═══ Article

The metallic part 1 represented in figure 1 is a particular embodiment in which the sub parts are generally omega shaped with straight vertical walls and straight flat top sections. This however it not limitative of the invention, the sub parts can for example have a curved inverted U-shape cross section, i.e. have curved vertical walls and a top section which is limited to a two dimensional line. This is for example the case of the first sub part 11 of the metallic part 1 represented on figure 10.

In a specific embodiment, the angle a between the two main directions D1 , D2 of the sub-parts 11 , 12 is comprised from 30° to 90°, more specifically from 60° to 90°, even more specifically from 80° to 90°.

When forming the metallic part 1 by stamping a flat metallic blank along the stamping direction S, the first vertical wall 111 is formed by the flow of material in a direction F1 , transverse to D1 , as represented on figure 1. In the case when a the first sub part 11 also contains a second vertical wall 112, it is formed thanks to a material flow in direction FT. Simultaneously, the material flows in opposing directions F2 and F2’, both transverse to D2 to form the vertical walls 121 and 122 of the second sub-part 12. In transition regions 11T12 between sub parts 11 and 12 the material needs to flow simultaneously in directions F1 and F2 or in directions F1 and F2’. The angle between said directions will be a or its complementary to 180° and since a is strictly greater than 0°, this leads to a simultaneous flow of material in different directions, which overstretches said material leading to excessive thinning and eventually cracking in the transition regions.

══════

- What needs to be done
Repeat word for word the portion of the stamping passage above starting with "In a specific" and going on through "80° to 90°.".

═══ Data excerpts

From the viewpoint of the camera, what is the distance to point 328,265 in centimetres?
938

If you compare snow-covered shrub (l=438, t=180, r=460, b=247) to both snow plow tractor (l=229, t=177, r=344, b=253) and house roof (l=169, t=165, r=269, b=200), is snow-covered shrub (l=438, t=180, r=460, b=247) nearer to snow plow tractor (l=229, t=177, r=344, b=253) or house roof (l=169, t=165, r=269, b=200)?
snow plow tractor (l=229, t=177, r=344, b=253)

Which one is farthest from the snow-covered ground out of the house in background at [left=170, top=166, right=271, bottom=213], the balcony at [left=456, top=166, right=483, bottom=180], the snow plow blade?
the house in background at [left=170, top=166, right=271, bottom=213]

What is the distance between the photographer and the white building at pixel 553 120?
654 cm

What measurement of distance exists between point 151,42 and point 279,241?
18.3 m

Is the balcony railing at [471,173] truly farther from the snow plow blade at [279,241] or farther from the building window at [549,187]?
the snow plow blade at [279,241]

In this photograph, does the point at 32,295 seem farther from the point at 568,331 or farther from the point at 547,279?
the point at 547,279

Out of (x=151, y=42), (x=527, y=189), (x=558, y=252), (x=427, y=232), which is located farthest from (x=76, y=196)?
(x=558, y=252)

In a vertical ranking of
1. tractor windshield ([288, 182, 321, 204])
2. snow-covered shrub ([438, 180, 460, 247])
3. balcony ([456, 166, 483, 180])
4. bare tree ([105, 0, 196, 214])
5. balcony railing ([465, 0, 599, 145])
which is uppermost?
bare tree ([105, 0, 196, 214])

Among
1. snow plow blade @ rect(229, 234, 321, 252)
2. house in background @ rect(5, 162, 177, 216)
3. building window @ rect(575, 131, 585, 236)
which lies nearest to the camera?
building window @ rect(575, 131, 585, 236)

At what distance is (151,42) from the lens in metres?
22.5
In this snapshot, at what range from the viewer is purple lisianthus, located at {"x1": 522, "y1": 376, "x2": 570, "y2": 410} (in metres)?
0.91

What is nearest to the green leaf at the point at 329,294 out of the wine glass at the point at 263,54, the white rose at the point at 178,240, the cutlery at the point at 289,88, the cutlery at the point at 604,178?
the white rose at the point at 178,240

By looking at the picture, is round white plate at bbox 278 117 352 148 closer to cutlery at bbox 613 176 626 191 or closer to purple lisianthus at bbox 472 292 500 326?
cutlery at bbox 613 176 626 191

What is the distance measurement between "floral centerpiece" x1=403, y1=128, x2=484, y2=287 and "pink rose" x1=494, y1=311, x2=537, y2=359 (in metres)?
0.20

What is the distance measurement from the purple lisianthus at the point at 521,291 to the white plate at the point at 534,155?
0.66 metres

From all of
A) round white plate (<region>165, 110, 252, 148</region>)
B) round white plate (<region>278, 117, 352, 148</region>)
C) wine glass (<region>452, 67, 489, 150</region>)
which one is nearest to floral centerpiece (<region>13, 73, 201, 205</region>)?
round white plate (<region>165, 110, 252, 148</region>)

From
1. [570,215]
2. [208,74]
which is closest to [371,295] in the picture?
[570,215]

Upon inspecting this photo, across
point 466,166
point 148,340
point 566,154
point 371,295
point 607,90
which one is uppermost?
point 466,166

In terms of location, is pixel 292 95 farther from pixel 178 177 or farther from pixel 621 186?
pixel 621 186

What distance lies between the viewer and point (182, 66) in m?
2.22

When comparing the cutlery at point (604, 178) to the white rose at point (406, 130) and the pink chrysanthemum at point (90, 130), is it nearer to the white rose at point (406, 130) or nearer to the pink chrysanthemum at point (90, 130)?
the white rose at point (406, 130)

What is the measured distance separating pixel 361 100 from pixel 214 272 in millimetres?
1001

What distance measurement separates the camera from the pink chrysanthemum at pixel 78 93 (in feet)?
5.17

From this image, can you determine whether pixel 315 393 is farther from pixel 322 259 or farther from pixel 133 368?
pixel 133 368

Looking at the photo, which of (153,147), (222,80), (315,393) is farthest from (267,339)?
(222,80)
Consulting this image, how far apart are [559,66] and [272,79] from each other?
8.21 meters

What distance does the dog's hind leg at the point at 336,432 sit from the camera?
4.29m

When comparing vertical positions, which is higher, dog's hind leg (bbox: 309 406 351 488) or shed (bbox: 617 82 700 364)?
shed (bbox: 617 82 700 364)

══════

- Problem solution
In a specific embodiment, the angle a between the two main directions D1 , D2 of the sub-parts 11 , 12 is comprised from 30° to 90°, more specifically from 60° to 90°, even more specifically from 80° to 90°.